Vous êtes donc toujours heureux en GT Open ?

« Oui, cette saison confirme que nous sommes bien dans cette discipline. C’est un championnat intéressant, qui permet aux GT2 de se battre pour le général, avec une belle diversité parmi les vainqueurs. Nous sommes également satisfaits des règles. Le handicap-temps offre à tous une chance de gagner. »

 

Ce handicap-temps n’est-il pas trop important parfois ?

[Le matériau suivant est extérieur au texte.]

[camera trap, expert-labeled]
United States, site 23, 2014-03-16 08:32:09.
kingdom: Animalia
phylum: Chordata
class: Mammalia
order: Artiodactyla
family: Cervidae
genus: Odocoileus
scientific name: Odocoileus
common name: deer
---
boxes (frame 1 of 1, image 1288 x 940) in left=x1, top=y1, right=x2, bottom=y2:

« C’est vrai que 30 secondes, c’est beaucoup. Dans ce cas, nous savons que nous ne pouvons pas nous battre pour la victoire. Mais les règles sont les mêmes pour tous et c’est à l’équipe de gérer au mieux ces pénalités. Pour le bien de la course, je préfère cela à du poids. Un spectateur ne comprendra pas pourquoi une voiture est compétitive un week-end, puis ne l’est plus le week-end suivant. Le temps ne remet pas en cause la performance de la voiture. »

 

En revanche, le spectateur peut avoir du mal à comprendre qu’une auto rentre 2e au stand et qu’elle en ressort 7e…

« D’où l’importance d’informer les téléspectateurs et les fans présents sur le circuit. Les médias doivent bien expliquer qui est handicapé par le temps ou non. D’un autre côté, cela offre des belles remontées, des bagarres magnifiques. En GT Open, il n’y a pas un petit train qui se suit sans s’attaquer… »

 

Pour revenir au futur du team, quel est votre souhait à moyen terme ?

« Le but de toute équipe est de faire du proto et rouler dans la catégorie reine aux 24 Heures du Mans. Je n’ai pas caché que c’était également mon objectif. Pour cela, il faut beaucoup travailler, à la fois sur la technique et sur le plan marketing. Donc il faut du temps. Ce qui pourrait faire pencher la balance, c’est si Ferrari conçoit un prototype ou propose un moteur pour un proto. »

 

Avant d’aller un jour au Mans, allez-vous participer à d’autres épreuves de 24 Heures ?

« Si les GT1 ne roulent plus aux 24 Heures de Spa et que les GT2 se battent donc pour la victoire au classement général, c’est une épreuve qui nous intéresserait. Nous ferons le point le cas échéant, mais il est bien possible que cela marquerait nos débuts sur un double tour d’horloge… »

 

Nous remercions François Trottet pour sa disponibilité et l’ensemble des membres de l’équipe pour leur accueil tout au long de ce week-end à Donington.